Do interesse pelo primitivismo e suas manifestações artísticas
- Uma visita guiada em 22 junho de 2024
A exposição “Problemas do Primitivismo a partir de Portugal”, que pode ser vista até novembro no Centro Internacional das Artes José de Guimarães (CIAJG), resulta de um trabalho de pesquisa de cerca de dois anos entre as curadoras Marta Mestre (diretora artística do Museu) e Mariana Pinto dos Santos (investigadora e editora). A confluência de campos de investigação desenvolvidos por ambas as historiadoras da arte materializa-se nesta exposição, com design de Sofia Gonçalves, como um momento não só de atualização ou estado da arte, mas indagando caminhos como um projeto exponencial em curso.
As múltiplas direções ou problemas levantados a partir do Primitivismo foram agrupados em seis temas desenrolando-se por salas distintas. “Mar Português”: “O imaginário primitivista que exoticizava lugares e culturas distantes esteve presente nesta ideia alargada de mar, quer em contexto colonialista e celebratório, como em exposições de propaganda do império, quer denunciando o colonialismo, como em Mário Cesariny e Eduardo Batarda, quer comido e cuspido de volta por Oswald de Andrade e Tarsília do Amaral”. Civilização: “foi também um termo indissociável da construção da modernidade. A distinção entre “civilização” e “barbárie”, ou “primitivo”, estabeleceu uma hierarquia entre povos, argumentando-se que a Europa teria uma suposta “missão civilizadora”, que serviu de justificação para ocupar, explorar, extrair, pilhar”. Museu: o olhar com surpresa e maior detalhe para uma cultura do outro, ou estranha, correu paralelamente ou em inter-relação com a descoberta da cultura interna de um outro.
“First and foremost, the manifold, and often contradictory, manifestations of primitivism in Iberian and transatlantic modernisms bring in a notion of the “primitive” that not only looks outwards to the colonised “others”, but also looks inwards to the putatively uncivilised, belated “self”1.

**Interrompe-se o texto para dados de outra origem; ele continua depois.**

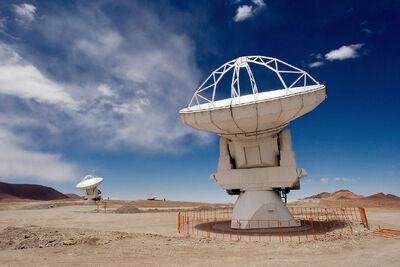 1280px-ALMA Antennas on Chajnantor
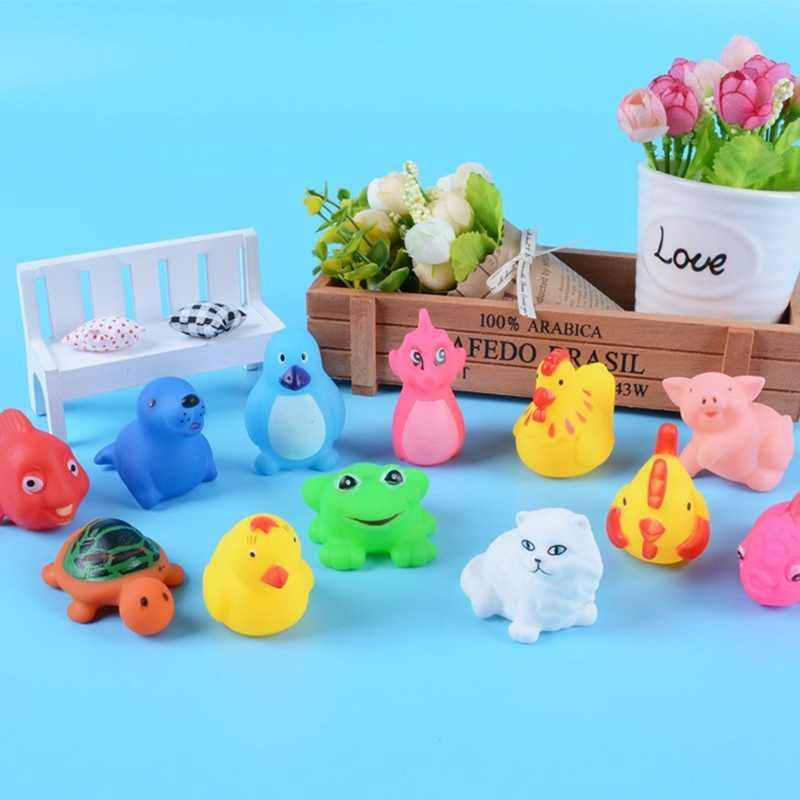2 piezas animales mixtos juguetes de agua de natación colorido suave flotante pato exprimidor sonido Squeaky baño juguete para baño de bebé juguetes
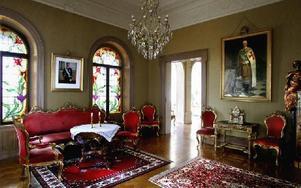 Bottenvåningen liksom husets exteriör har behållits i ursprungligt skick.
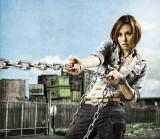 女性バウンティハンターを演じる米倉涼子が指名手配犯を追い詰める (C)関西テレビ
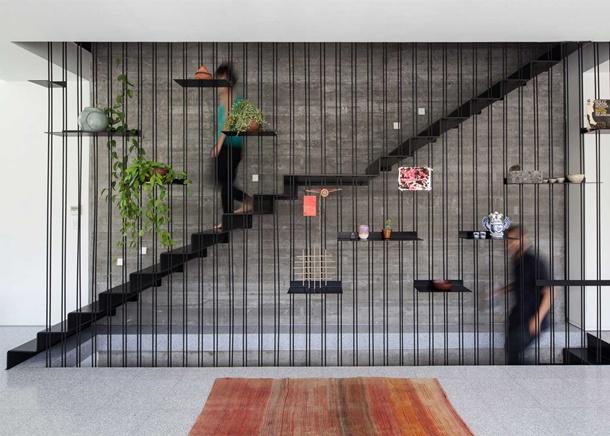 Kreativitas tanpa batas pada railing tangga dengan desain geometri ini. (Foto: trendir.com)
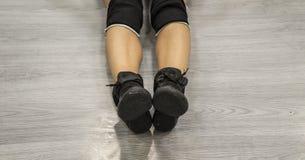 Chaussures de jazz Chaussures noires sur des jambes du ` s de femmes Chaussures de danse Snea noir Photographie stock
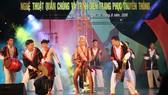 Liên hoan nghệ thuật quần chúng và trình diễn trang phục truyền thống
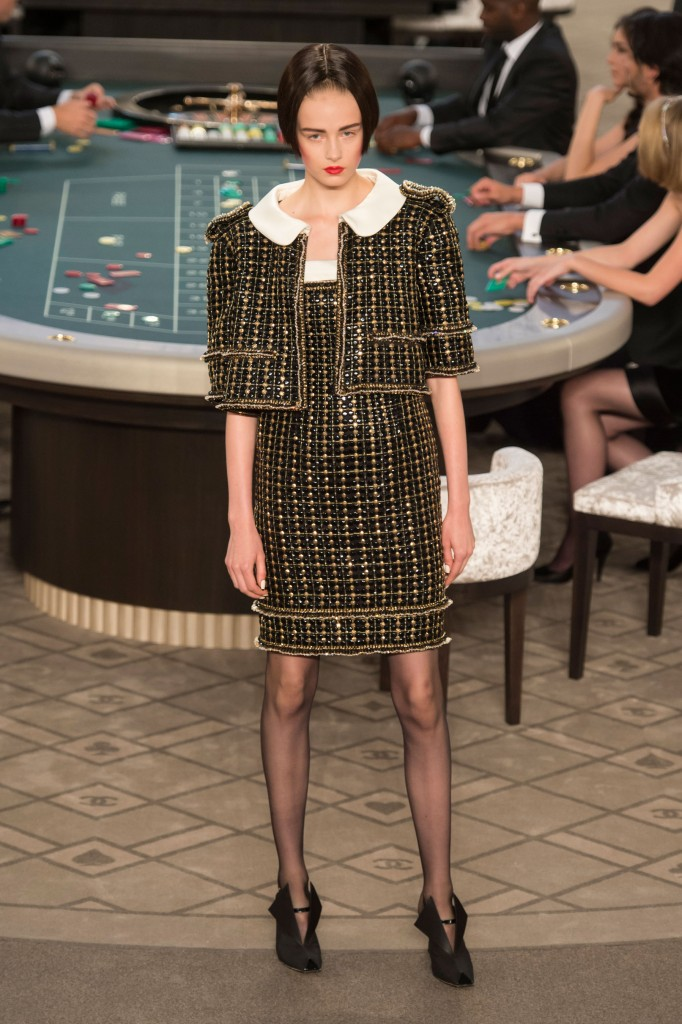 chanel-fall-2015-couture-show-the-impression-014
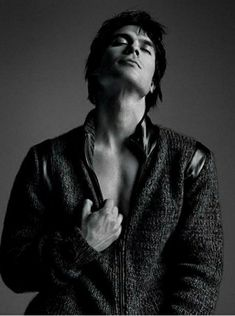 20 y/o girl from Sweden Ian Somerhalder aka Damon Salvatore - The Vampire Diaries Feel free to. Vampire Diaries Damon, Ian Somerhalder Vampire Diaries, Vampire Diaries Wallpaper, Vampire Diaries The Originals, Ian Somerholder, Vampier Diaries, Nikki Reed, Christian Grey, Delena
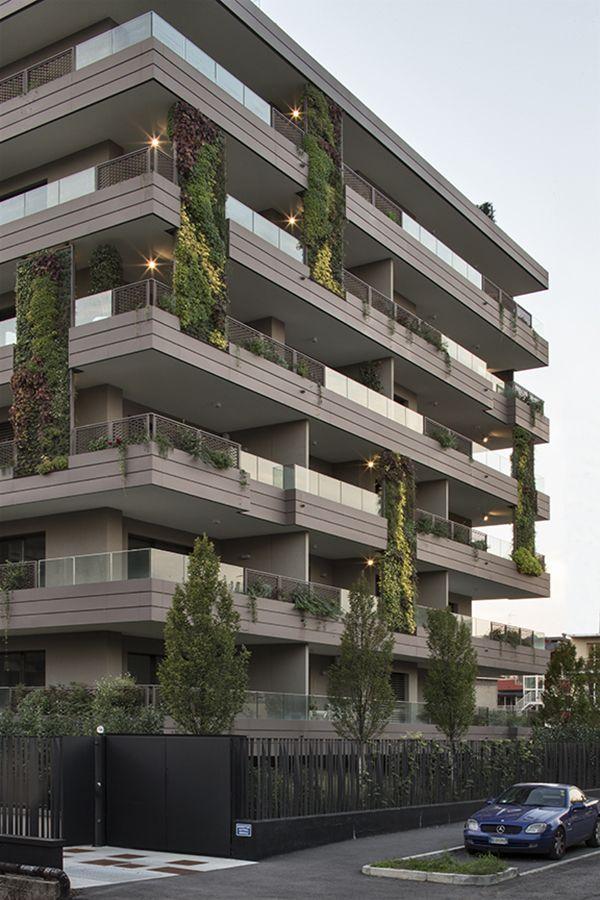 Giardini verticali edificio facciata architettura for Architettura giardini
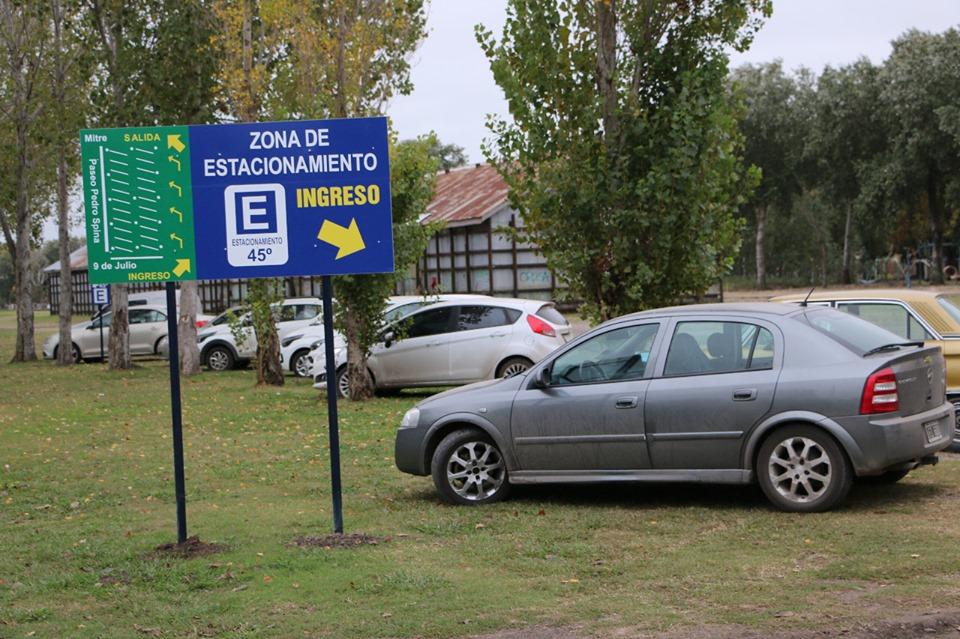 Nueva zona de estacionamiento en el Bv. Paseo Pedro Spina 🚗👍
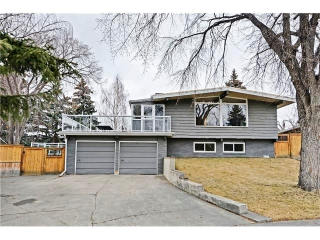 Main Photo: 8 LORNE Place SW in Calgary: North Glenmore Park House for sale : MLS(r) # C4052972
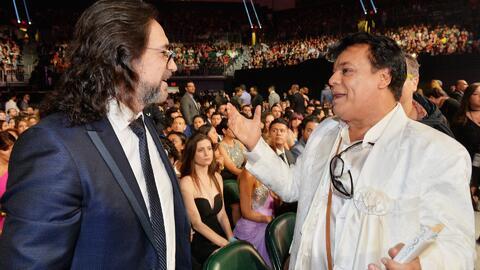 Cientos de artistas se despiden de 'El Divo de Juárez' en las redes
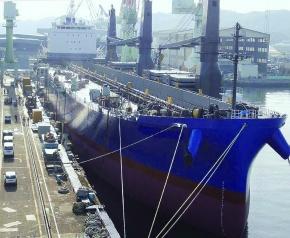 住友商事、新日鉄住金製150メートルレール輸送船新造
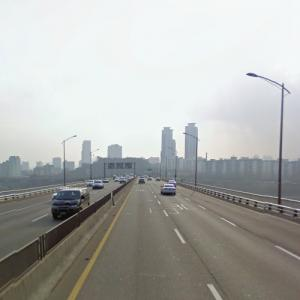 "Cheongdam Bridge (""Avengers: Age of Ultron"") (StreetView)"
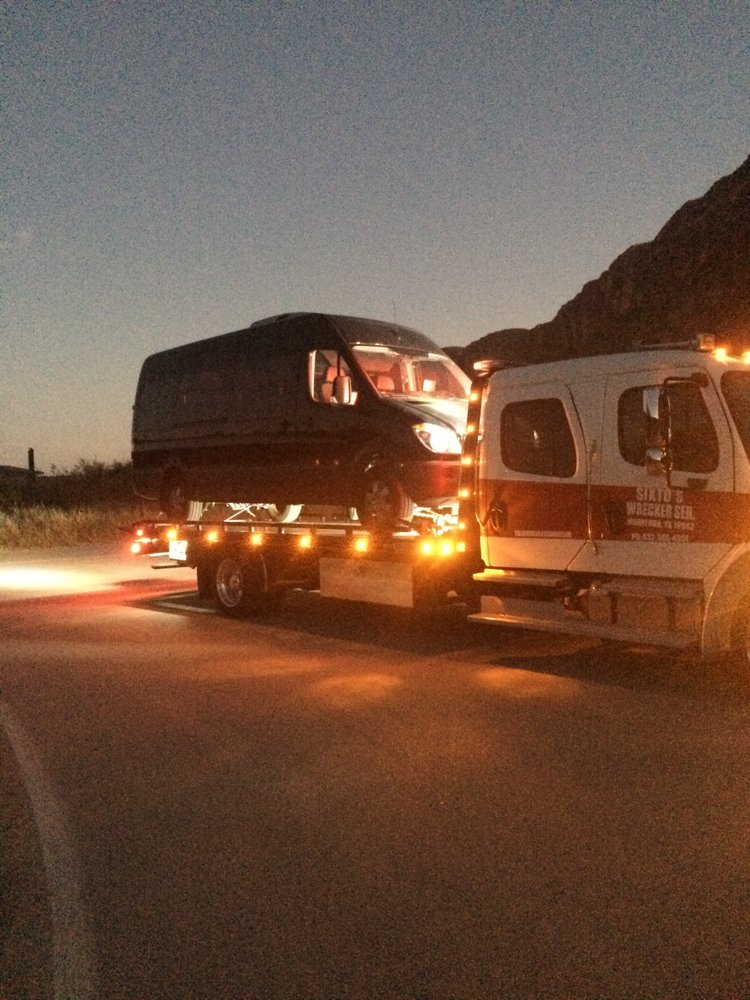 Sixto Wrecker Service: 901 NW 1st St, Marathon, TX
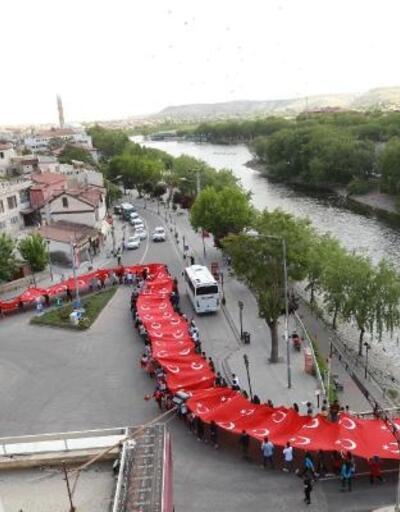 Avanos'taki kortej yürüyüşünde 150 metrelik Türk bayrağı taşındı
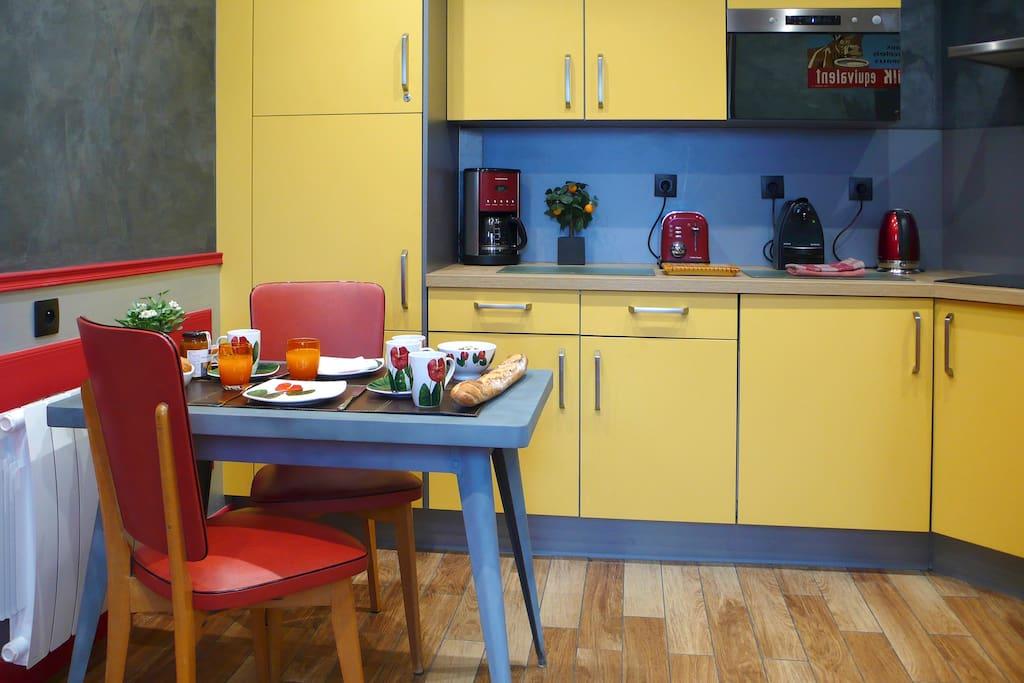 Full equipped Kitchen - Cuisine totalement équipée
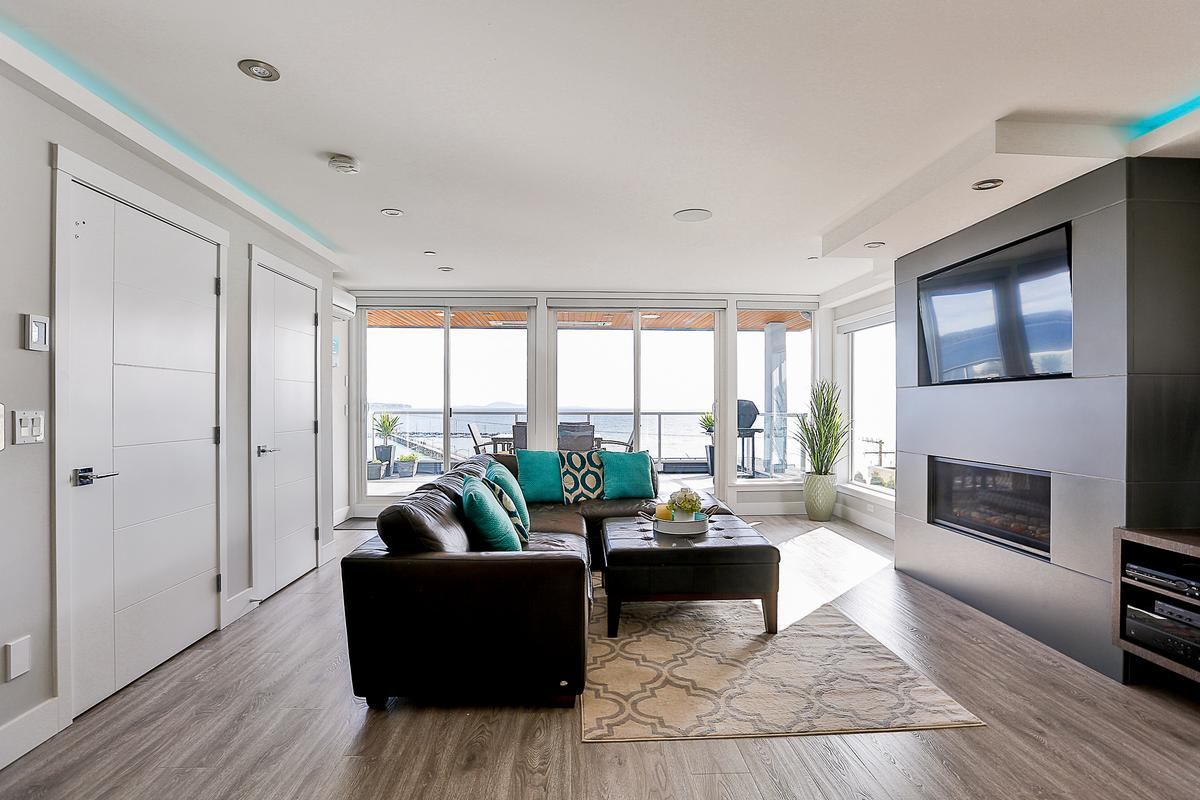Luxury real estate Panoramic Ocean Views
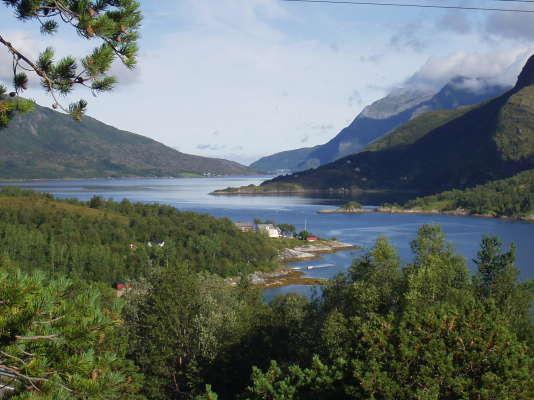 Il y a au minimum six traversées en ferry à prévoir sur la Kystriksveien.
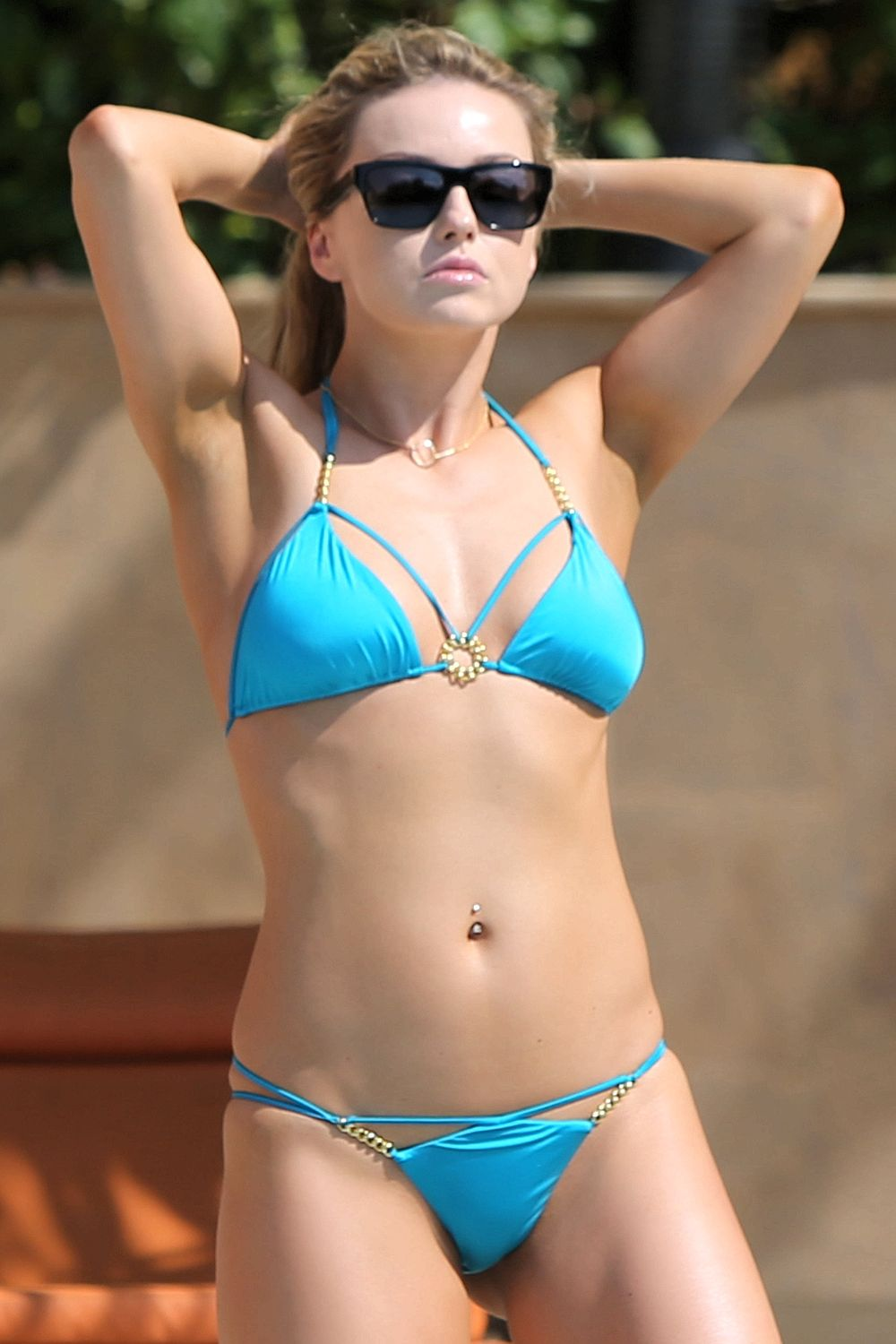 ola-jordan-wearing-a-bikini-in-dubai-06 | celebrity-slips.com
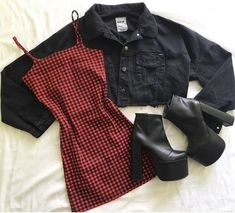 Schöne Klamotten und Outfits Source by yeetmys. - Schöne Klamotten und Outfits Source by yeetmyselfoff clot - Teen Fashion Outfits, Edgy Outfits, Cute Casual Outfits, Mode Outfits, Retro Outfits, Cute Fashion, Fall Outfits, Cute Grunge Outfits, Clueless Outfits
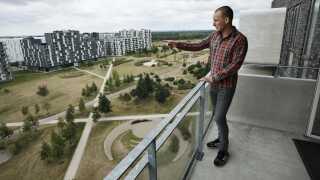 Ejendomsmægleren Jacob Nilausen viser rundt i boliger i Ørestaden.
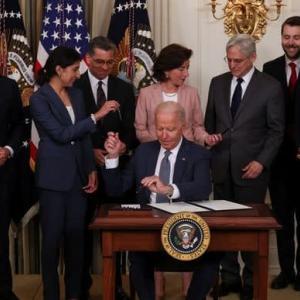 バイデン米大統領が企業間の競争促進を目的とした大統領令に署名 テクノロジー業界は反発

A etnografia e a etnologia desenvolveram-se a par dos museus desde o século XIX. O interesse pelo primitivo, os objetos, hábitos e culturas das sociedades rurais ou pré-industriais despoletou mecanismos de estudo, inventariação e musealização. Destes processos, não esteve ausente a construção de identidades, coincidente com o período de afirmação dos Estados-nação e, na Europa do Sul, a constituição de regime autoritários de feição nacionalista. No caso português verificou-se a apropriação do primitivo/ingénuo para uso de propaganda política (a invenção de um povo que “vivia habitualmente” / “política do espírito” de António Ferro).
Marta Mestre refere, em entrevista ao Público, que 2: “usa o Museu como caixa de ressonância [do projeto que é a exposição]. E é uma exposição que, estando circunscrita a determinadas salas, reflete sobre o museu e nomeadamente sobre a construção de alteridade a partir de uma noção que diz muito à história das artes visuais. Ora aqui, essa noção é pensada em relação com aspetos políticos, sociais, documentais, históricos. Estamos a falar de uma exposição que mobiliza vários tipos de documentos visuais, uma exposição de cultura visual. Não se trata apenas de uma exposição de artes visuais”.
O vento sopra do sul e o Museu do Dundo
Os artistas Ilídio Candja Candja (Maputo, 1976) e Ludgero Almeida (Santo Tirso, 1989) acompanharam a visita e intervieram junto das suas obras, criações contemporâneas escolhidas para dialogar com a exposição. “O vento sopra do Sul” (2014‒2023), que integra o núcleo “Extração” da exposição, diz-nos Ilídio Candja Candja tratar-se do resultado de uma já longa pesquisa pessoal que implica recuperar elementos e significados da materialidade da cultura do seu território de nascença, apagados ou subsumidos pela longa presença colonial. Referiu ainda que os seus trabalhos, de cores vibrantes e com muitos elementos associados remetem nesta adição para recoleção de objetos e materiais que, de forma regular, os habitantes dos bairros de autoconstrução trazem para acrescentar à sua habitação, tornando estas casas ou bairros uma parafernália colorida e inesperada.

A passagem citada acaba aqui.